Мы остаемся одни в кабинете, и я пытаюсь обратить на себя внимание — достаю его любимые игрушки, комментирую. Реакция негативная. Сердится, стучит по мебели кулаком, бьет себя по голове, иногда искоса поглядывая на меня: как я отреагирую. Мне кажется, как бы сигналит мне: ничего у тебя не получится, мне не нравится здесь! На мое желание предложить ребенку игрушки, он начинает еще сильнее кричать и быть по своей голове. Тогда я располагаюсь неподалеку от него и сама себе эмоционально описываю те игрушки, что достала. Это продолжается минут 10. Про себя думаю: «Нет, дружок, я не буду поступать, как ты привык с другими —  отвлекать и останавливать от таких действий», и продолжаю сама с собой увлеченно играть. Мальчик затихает и уходит в дальний угол комнаты. Оттуда он слушает меня, держа оборону и ожидая, что вот прямо сейчас я увлеченно потяну его в эту игру так, как обычно это делают с ним взрослые. Я догадываюсь об этом, поэтому стараюсь делать что-то другое, на что у него не заготовлен привычный протест.
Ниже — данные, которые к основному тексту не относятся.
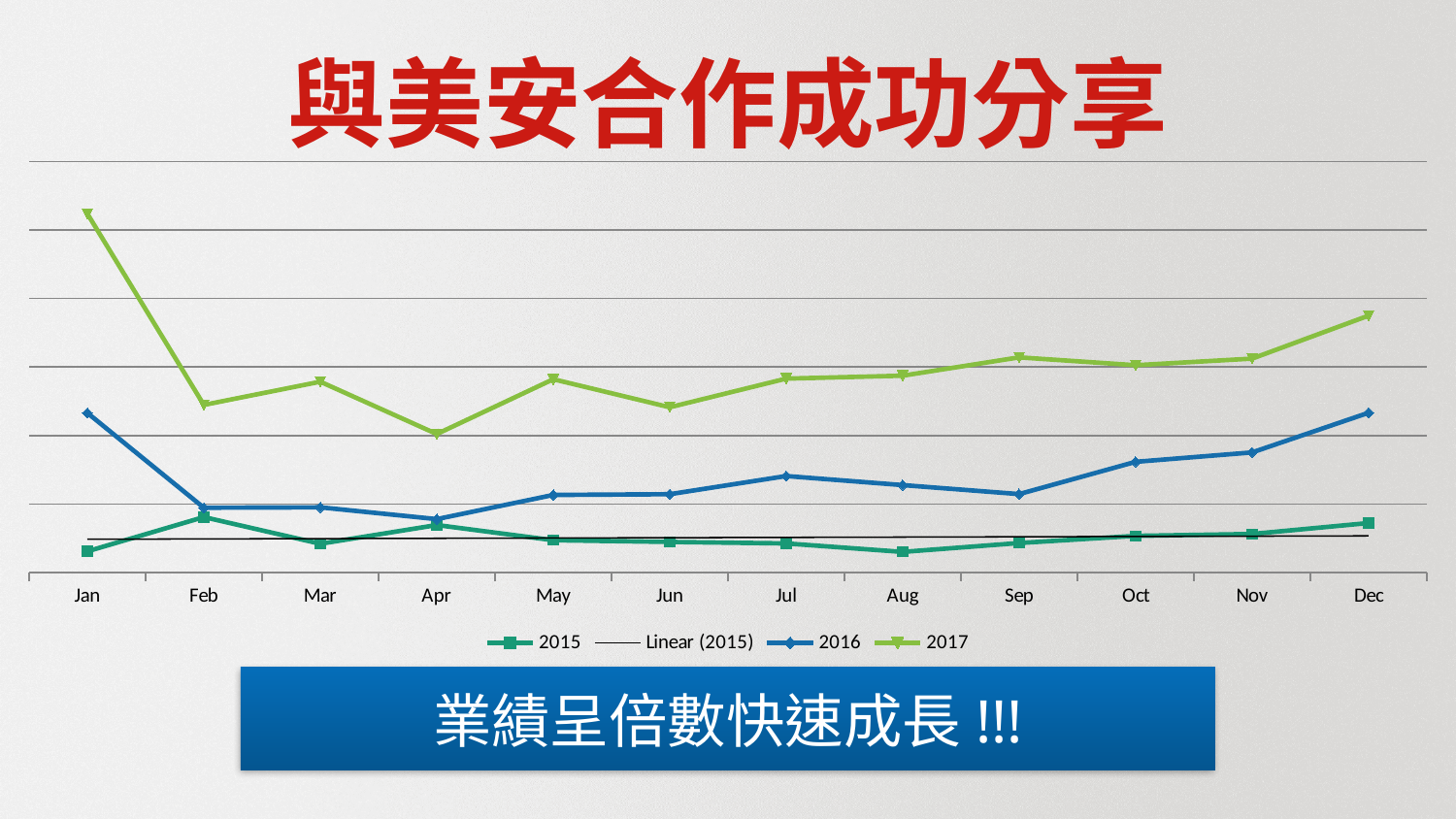
What colour is the line for the 2017 series? Light green In Jan, which series has the higher value, 2016 or 2017? 2017 In which month does the 2017 series reach its highest value? Jan How many entries does the chart's legend list? 4 In which month does the 2017 series reach its lowest value? Apr In Dec, which series has the higher value, 2015 or 2016? 2016 In Jan, which series has the lower value, 2015 or 2016? 2015 What kind of chart is shown on the slide? Line chart Does the 2017 series rise or fall from Jan to Feb? Fall How many months are shown along the x axis of the chart? 12 Does the 2016 series rise or fall from Sep to Dec? Rise Which legend entry is drawn as a thin black line? Linear (2015)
При этом я ищу дистанцию между нами, на которой ребенку будет комфортно: когда я приближаюсь ближе 2 метров, он начинает кричать и сердиться на меня, хоть мы и давние с ним друзья. Ну что же, я отодвигаюсь в конец комнаты, и тут оказывается, что ему меня не хватает — он тоже сердится!
Поэтому выбираю сидеть не слишком близко, в поле его видения, но и не удаляться совсем. Игра в «недотрогу» продолжается. Он закрыл глаза и совсем изредка поглядывает в мою сторону сквозь пальцы, при этом делая вид, что его совсем не интересует, во что я там играю.
Я делаю вид, что верю в его равнодушие. Продолжаю играть сама с собой.
При этом мальчик сидит у двери и периодически стучит по ней, я отрываюсь и каждый раз комментирую: «Тук!»
«Какая ерунда!», — может сказать кто-то, и ошибется. Именно в этот момент, как мне кажется, у ребенка происходит переосмысление отношения ко мне, как к той тетке, которая замыслила его посадить за стол и заставить заниматься.
Я считаю так потому, что заинтересованные, но все еще тайные взгляды в мою сторону продолжаются и становятся чаще и чаще.
Спустя время он начинает издавать звуки: цокать, шипеть, и смотрит, как я отреагирую. Я не тороплюсь. Мне не известно, к какой реакции он привык от взрослых или в детском саду, может даже к тому, чтобы получать призывы помолчать? Я пробую каждый звук повторять за ним, и спустя несколько минут это становится нашей игрой.
— Фу!
И я вторю: «Фу!»
— Апи!
И я повторяю: «Апчхи!»
Последнее ребенку начинает нравится все больше, постепенно он начинает хохотать на мои реплики, ускоряет темп, теперь мне приходится несколько минут беспрерывно чихать в ответ на его «апи». Дистанция между нами сокращается, я уже играю в «прятки» и из укрытия рядом с ним вторю «апчхи» и «фу».
Иногда я замолкаю, он не получает ответ, и тогда настойчивее и требовательнее в мою сторону звучит «Апи!!! Апи!!!» Это мне уже нравится намного больше!
Потом мы начинаем варьировать реплики — вот уже он за мною повторяет те звуки, что понравились ему.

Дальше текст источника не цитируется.